Autoren

1427
 

Aufzeichnungen

194062
Registrierung Passwort vergessen?
Memuarist » Members » Tatiana_Kuzminskaya » Николай Николаевич Толстой и приезд Льва Николаевича

Николай Николаевич Толстой и приезд Льва Николаевича

07.06.1856
Покровское, Тульская, Россия

 Позднее по субботам у нас бывали танцклассы. Сестры учились у барона Боде, жившего напротив нас, а для меня и брата Пети класс был устроен дома. К нам приезжали учиться танцевать трое детей Марии Николаевны Толстой, сестры Льва Николаевича. Это были мои первые друзья детства - Варя, Лиза и брат их Николай.

В нашей семье и у Марии Николаевны были гувернантки две сестры: Мария Ивановна и Сарра Ивановна - очень добрые, полные и дружные немки. Дружба их была мне в пользу. Меня часто отпускали к Толстым, я очень любила бывать у них.

Мария Николаевна проводила зиму в 1857 - 1858 г. в Москве, и у нее я впервые встретила брата ее Николая Николаевича. Он был небольшого роста, плечистый, с выразительными глубокими глазами. В эту зиму он только что приехал с Кавказа и носил военную форму.

Этот замечательный по своему уму и скромности человек оставил во мне лучшие впечатления моего детства. Сколько поэзии вынесла я из его импровизированных сказочек.
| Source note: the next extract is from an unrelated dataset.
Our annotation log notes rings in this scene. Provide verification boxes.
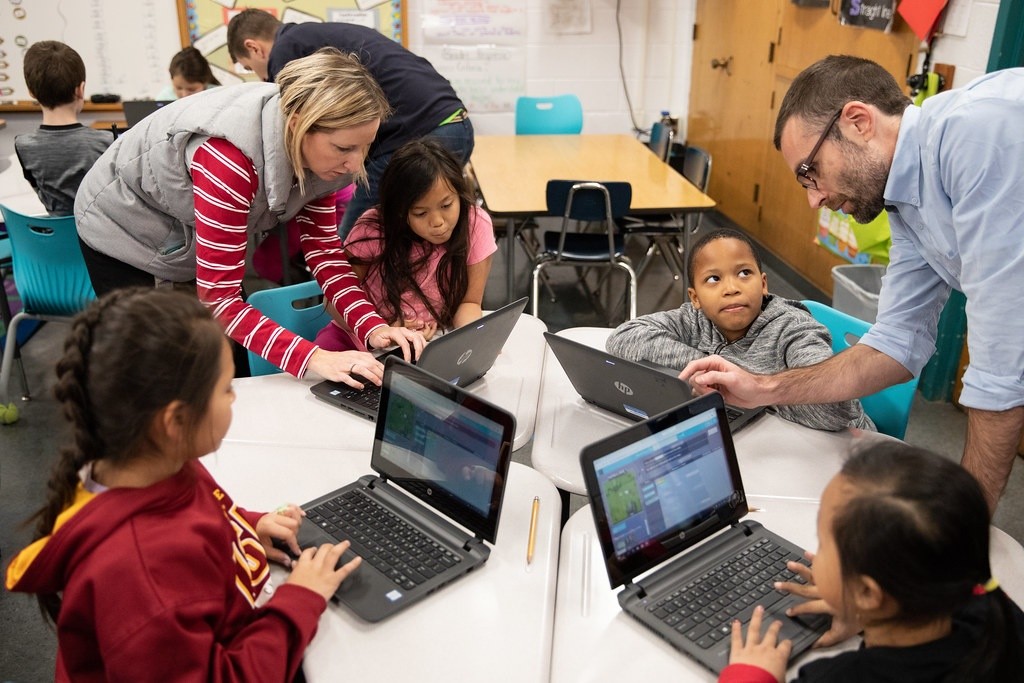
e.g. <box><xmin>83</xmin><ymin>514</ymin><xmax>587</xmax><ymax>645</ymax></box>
<box><xmin>350</xmin><ymin>364</ymin><xmax>356</xmax><ymax>372</ymax></box>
Бывало, усядется он с ногами в угол дивана, а мы, дети, вокруг него, и начнет длинную сказку или же сочинит что-либо для представления, раздаст нам роли и сам играет с нами.

Не раз во время представления или рассказа появлялся и Лев Николаевич, расчесанный и парадный, как мне казалось тогда. Мы все бывали очень рады его приезду. Он вносил еще большее оживление, учил нас какой-либо ролей, задавал задачки, делал с нами гимнастику или заставлял петь, но обыкновенно, поглядев на часы, торопливо прощался и уезжал.

Николай Николаевич с добродушной иронией относился к великосветским выездам брата. Войдет Мария Николаевна, и он ей, улыбаясь, скажет:

- А Левочка опять надел фрак и белый галстук и пустился в свет. И как это не надоест ему?

Сам Николай Николаевич нигде не бывал; он жил на окраине Москвы, где, впрочем, всегда его отыскивали его почитатели и друзья. Между ними были Тургенев и Фет.

Здоровье Николая Николаевича, видимо, становилось плохо. Он кашлял, хирел и слабел.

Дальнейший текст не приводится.